▸ ABOUT THIS EXERCISE
Only the lines from the beginning of the data below through the line containing "interacting: 0%" belong in the response, each copied exactly.

*** Begin section ***

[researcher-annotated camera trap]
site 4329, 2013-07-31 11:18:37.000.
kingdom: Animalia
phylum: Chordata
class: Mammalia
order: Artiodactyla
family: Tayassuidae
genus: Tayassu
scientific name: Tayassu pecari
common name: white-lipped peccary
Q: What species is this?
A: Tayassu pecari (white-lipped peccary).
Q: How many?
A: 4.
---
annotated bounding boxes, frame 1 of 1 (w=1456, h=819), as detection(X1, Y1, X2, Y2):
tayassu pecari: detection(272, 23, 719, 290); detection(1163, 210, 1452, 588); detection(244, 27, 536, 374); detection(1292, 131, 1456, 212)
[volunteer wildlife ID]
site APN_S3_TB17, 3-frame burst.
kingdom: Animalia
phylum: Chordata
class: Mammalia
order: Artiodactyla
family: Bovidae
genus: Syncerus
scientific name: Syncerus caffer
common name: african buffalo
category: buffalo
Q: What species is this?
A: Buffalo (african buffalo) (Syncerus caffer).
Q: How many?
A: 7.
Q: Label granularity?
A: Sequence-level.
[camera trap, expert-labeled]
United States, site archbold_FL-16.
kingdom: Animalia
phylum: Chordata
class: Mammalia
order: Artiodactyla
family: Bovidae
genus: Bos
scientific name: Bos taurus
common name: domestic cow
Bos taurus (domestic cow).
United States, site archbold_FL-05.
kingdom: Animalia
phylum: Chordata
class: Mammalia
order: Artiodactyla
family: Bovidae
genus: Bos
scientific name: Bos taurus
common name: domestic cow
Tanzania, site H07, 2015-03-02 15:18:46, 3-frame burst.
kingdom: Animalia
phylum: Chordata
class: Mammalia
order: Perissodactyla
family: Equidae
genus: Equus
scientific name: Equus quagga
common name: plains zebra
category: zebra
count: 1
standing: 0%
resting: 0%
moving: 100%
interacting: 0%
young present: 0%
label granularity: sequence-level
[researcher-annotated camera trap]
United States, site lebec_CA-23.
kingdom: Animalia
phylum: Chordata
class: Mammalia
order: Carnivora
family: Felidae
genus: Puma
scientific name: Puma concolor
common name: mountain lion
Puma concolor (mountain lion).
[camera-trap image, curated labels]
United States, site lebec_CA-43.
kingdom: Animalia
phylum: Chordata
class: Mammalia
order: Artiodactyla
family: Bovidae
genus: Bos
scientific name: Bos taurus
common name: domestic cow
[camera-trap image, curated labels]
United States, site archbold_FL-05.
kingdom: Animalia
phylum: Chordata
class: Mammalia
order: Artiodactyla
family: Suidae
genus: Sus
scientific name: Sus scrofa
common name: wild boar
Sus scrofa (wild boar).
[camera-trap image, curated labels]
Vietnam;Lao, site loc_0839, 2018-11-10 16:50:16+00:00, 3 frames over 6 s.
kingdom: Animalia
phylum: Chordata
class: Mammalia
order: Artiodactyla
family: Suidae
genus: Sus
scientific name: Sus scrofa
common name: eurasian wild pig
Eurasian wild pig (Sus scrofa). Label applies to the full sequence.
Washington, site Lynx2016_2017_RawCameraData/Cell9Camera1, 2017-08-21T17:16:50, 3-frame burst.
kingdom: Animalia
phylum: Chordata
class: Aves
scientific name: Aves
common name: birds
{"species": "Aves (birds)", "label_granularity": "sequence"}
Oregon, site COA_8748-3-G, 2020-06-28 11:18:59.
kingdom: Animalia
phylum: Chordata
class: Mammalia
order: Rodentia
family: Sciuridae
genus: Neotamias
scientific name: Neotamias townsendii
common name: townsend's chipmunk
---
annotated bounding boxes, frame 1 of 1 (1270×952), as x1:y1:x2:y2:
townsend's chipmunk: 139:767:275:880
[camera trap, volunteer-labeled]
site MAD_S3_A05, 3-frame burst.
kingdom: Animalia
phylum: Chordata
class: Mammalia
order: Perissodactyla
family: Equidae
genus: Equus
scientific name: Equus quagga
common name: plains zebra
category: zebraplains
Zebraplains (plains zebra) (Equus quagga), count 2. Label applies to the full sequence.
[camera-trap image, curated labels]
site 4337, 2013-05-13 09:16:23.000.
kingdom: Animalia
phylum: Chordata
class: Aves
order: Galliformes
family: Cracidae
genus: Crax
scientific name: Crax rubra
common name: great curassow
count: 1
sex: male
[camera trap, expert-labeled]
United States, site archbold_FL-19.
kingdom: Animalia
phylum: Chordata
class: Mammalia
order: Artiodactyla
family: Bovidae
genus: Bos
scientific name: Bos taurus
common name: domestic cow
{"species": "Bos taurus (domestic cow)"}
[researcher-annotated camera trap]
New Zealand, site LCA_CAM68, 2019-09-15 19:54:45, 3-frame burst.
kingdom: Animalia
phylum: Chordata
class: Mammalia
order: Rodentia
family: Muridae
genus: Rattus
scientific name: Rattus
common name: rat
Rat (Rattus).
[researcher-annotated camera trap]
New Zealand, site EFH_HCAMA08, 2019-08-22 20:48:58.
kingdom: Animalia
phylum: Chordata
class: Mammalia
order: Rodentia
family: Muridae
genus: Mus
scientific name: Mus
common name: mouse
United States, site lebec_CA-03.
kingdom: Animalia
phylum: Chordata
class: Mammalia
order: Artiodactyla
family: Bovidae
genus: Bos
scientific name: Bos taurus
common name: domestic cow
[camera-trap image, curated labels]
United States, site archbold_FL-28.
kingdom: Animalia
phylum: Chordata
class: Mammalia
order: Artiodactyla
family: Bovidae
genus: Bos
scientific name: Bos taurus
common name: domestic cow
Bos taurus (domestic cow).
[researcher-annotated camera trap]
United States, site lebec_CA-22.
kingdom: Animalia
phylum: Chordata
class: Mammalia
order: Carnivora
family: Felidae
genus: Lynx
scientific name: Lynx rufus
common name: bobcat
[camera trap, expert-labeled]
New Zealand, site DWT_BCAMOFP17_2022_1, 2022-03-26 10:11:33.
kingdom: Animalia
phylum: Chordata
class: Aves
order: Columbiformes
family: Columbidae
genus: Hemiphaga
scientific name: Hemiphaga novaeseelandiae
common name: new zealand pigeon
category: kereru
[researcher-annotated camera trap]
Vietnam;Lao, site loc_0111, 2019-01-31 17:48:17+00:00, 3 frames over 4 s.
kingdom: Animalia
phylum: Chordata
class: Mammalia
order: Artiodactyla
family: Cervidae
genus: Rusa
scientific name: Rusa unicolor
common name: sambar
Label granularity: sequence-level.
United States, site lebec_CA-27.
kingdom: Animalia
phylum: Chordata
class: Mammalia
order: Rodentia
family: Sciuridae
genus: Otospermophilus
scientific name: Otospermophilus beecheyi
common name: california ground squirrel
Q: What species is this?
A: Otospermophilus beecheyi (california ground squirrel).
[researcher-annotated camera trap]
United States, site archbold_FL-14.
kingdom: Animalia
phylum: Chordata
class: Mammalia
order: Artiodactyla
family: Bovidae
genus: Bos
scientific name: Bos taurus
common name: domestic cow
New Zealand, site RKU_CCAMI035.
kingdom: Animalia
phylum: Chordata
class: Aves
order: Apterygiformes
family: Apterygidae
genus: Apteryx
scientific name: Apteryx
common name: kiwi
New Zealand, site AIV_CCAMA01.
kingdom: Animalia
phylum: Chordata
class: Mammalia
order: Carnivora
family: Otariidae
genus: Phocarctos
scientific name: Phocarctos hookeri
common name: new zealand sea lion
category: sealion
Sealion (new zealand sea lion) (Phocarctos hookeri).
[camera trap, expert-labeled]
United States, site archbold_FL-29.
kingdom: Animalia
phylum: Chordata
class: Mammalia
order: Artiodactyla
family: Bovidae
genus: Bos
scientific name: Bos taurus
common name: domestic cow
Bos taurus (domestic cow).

*** End section ***

▸ SOLVED EXERCISE
[researcher-annotated camera trap]
site 4329, 2013-07-31 11:18:37.000.
kingdom: Animalia
phylum: Chordata
class: Mammalia
order: Artiodactyla
family: Tayassuidae
genus: Tayassu
scientific name: Tayassu pecari
common name: white-lipped peccary
Q: What species is this?
A: Tayassu pecari (white-lipped peccary).
Q: How many?
A: 4.
---
annotated bounding boxes, frame 1 of 1 (w=1456, h=819), as detection(X1, Y1, X2, Y2):
tayassu pecari: detection(272, 23, 719, 290); detection(1163, 210, 1452, 588); detection(244, 27, 536, 374); detection(1292, 131, 1456, 212)
[volunteer wildlife ID]
site APN_S3_TB17, 3-frame burst.
kingdom: Animalia
phylum: Chordata
class: Mammalia
order: Artiodactyla
family: Bovidae
genus: Syncerus
scientific name: Syncerus caffer
common name: african buffalo
category: buffalo
Q: What species is this?
A: Buffalo (african buffalo) (Syncerus caffer).
Q: How many?
A: 7.
Q: Label granularity?
A: Sequence-level.
[camera trap, expert-labeled]
United States, site archbold_FL-16.
kingdom: Animalia
phylum: Chordata
class: Mammalia
order: Artiodactyla
family: Bovidae
genus: Bos
scientific name: Bos taurus
common name: domestic cow
Bos taurus (domestic cow).
United States, site archbold_FL-05.
kingdom: Animalia
phylum: Chordata
class: Mammalia
order: Artiodactyla
family: Bovidae
genus: Bos
scientific name: Bos taurus
common name: domestic cow
Tanzania, site H07, 2015-03-02 15:18:46, 3-frame burst.
kingdom: Animalia
phylum: Chordata
class: Mammalia
order: Perissodactyla
family: Equidae
genus: Equus
scientific name: Equus quagga
common name: plains zebra
category: zebra
count: 1
standing: 0%
resting: 0%
moving: 100%
interacting: 0%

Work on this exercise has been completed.